Numerous studies demonstrated the elderberry and elderflower contain several bioactive compounds such as flavonols, proanthocyanidins, anthocyanins, and other phenolic acids and metabolites as shown in Table 1. It has reported that the bioactive compounds have wide range of biological activities like anti-inflammatory, antioxidant, and antidiabetes.17 18 19 Interestingly, based on the molecular docking prediction there are three selected bioactive compounds regarding their greatest potency to interact with TNF-α such as caffeic acid (−6.4 kcal/mol), protocatechuic acid (−6.3 kcal/mol), and 3-hydroxy-benzoic acid (−6.1 kcal/mol). These compounds have better binding free energy compared to the control as the thalidomide just count about 1.1 kcal/mol for binding free energy to the TNF-α (Table 2). Caffeic acid (3,4-dihydroxy-cinnamic acid) is natural compound that abundantly provided in numerous plants such as potato, carrot, apple, and berries.33 34 It has been widely demonstrated that caffeic acid exerts its biological activities as anti-diabetic, antioxidant, and anti-inflammation.35 36 37 38 39 Moreover, based on several studies, the caffeic acid isolated from Rhodiaola sacra and propolis has been reported to act as inflammation suppressor in lipopolysaccharide-treated inflammatory mouse model.40 41 The molecular mechanism of action how the caffeic acid plays as anti-inflammatory agent through inhibiting some of enzyme activities related to inflammation such as xanthine oxidase and cyclooxygenase. Interestingly, the caffeic acid also inhibit the activation of NF-κB to reduce the production of pro-inflammatory cytokines.36 41 Additionally, the molecular docking prediction also showed the top three greatest binding free energy among the TRAIL with the ligands such as homovanillic acid (−6.6 kcal/mol), 3,4-dihydroxy-phenylacetic acid (−6.5 kcal/mol), and protocatechuic acid (−6.3 kcal/mol). Importantly, these respective compounds have better potency to interact with the TRAIL compared to lenalidomide (−4.0 kcal/mol) as the control (Table 2). Homovanillic acid (3'-methoxy-4'-hydroxyphenylacetic acid) is largely known as the final product of dopamine degradation through dopamine oxidative metabolism.43 44 45 Homovanillic acid has been used as health-promoting therapy agent because it possesses the antioxidant and antiradical activity.46

On the other hand, the docking prediction also showed numerous of amino acids residues that interact with the ligands (Fig. 3).

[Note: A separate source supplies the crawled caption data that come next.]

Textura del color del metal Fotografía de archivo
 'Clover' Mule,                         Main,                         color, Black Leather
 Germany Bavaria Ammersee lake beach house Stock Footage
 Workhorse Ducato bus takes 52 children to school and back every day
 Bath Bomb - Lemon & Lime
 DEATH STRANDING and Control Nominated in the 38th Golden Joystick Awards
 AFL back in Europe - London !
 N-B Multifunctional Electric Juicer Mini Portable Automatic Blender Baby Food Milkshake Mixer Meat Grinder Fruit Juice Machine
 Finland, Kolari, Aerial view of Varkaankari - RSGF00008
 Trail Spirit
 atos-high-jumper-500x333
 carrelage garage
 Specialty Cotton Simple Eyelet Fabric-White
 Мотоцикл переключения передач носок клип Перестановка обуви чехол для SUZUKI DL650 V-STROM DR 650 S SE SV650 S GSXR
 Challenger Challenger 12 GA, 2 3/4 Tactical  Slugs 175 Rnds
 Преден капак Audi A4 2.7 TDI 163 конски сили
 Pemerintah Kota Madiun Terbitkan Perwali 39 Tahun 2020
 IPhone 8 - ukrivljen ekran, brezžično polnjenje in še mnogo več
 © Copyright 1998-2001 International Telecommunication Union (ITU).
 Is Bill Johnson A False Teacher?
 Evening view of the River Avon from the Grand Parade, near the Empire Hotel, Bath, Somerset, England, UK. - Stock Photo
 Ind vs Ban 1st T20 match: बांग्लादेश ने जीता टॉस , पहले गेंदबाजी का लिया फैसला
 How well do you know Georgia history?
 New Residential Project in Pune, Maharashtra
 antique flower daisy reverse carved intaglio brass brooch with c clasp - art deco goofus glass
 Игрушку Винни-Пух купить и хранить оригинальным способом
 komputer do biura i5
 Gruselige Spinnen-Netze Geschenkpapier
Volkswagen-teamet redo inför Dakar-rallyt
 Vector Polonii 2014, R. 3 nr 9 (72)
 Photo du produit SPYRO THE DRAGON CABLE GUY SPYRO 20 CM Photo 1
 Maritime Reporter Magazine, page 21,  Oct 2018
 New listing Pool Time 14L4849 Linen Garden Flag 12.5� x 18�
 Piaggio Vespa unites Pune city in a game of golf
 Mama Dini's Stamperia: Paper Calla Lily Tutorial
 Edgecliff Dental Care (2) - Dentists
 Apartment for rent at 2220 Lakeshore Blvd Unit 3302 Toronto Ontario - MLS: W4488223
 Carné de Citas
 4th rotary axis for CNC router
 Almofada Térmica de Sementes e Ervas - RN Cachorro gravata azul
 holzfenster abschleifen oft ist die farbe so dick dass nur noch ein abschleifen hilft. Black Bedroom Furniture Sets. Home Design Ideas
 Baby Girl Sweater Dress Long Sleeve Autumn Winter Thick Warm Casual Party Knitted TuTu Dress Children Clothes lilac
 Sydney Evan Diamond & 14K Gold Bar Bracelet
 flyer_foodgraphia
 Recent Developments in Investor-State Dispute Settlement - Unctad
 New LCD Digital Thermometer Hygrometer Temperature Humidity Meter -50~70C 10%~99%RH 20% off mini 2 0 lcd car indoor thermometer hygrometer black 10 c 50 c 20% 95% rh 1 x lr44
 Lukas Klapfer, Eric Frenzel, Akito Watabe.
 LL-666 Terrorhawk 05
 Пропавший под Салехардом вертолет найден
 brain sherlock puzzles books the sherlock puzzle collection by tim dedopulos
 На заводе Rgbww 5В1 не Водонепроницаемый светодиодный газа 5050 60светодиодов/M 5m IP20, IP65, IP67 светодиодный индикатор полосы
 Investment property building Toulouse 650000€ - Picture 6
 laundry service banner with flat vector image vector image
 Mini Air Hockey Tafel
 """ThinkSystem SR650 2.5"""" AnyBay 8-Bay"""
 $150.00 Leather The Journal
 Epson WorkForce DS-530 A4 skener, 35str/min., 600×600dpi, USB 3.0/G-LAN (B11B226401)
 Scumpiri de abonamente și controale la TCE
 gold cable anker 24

Surprisingly, on the TNF-α – ligands interaction showed the similar amino acid residues such as GLN137, LYS174, PRO193, ILE194, TYR195, and LEU196 that found in protocatechuic acid, 3-hydroxybenzoic acid, and thalidomide interaction but not in caffeic acid. In the same way, on the TRAIL – ligands interaction also showed the similar amino acid residues such as ARG227, SER241, ILE242, and TYR243 that found in homovanillic acid, 3,4-dihydroxy-phenylacetic acid, protocatechuic acid, and lenalidomide interaction (Table 2). These results suggest that the accuracy of ligands interaction on the both protein models seemly are in the similar interaction coordinate. To greater extent, to understand more about the protein-ligands interaction features, this study explored the additional characters such as hydrophobicity, hydrogen-bonds, and interpolated charge (Fig. 4). On the protein-ligand binding, the hydrogen bonding and hydrophobicity are playing pivotal role in maintenance the protein structure and stabilizing the interaction. Moreover, the optimizing of hydrophobicity and hydrogen bonding promotes the binding affinity of the protein-ligand interaction which in turn this phenomenon can be considered as sign of good efficacy of drug.46 Additionally, the protein surface isoelectric also considered as one of the crucial part that determine the interaction stability.47

In conclusion, the results of the study showed that caffeic acid and homovanillic acid have the greatest binding against the TNF-α and TRAIL respectively. This evidence suggests that caffeic acid and homovanillic acid may potent as anti-inflammatory agents against the inflammation associated diseases. Finally, this study need further examination and evaluation to validate the potency of Sambucus bioactive compounds.

Acknowledgements

The authors thank the Laboratory of Biocomputation, Department of Biology, Brawijaya University for support this study.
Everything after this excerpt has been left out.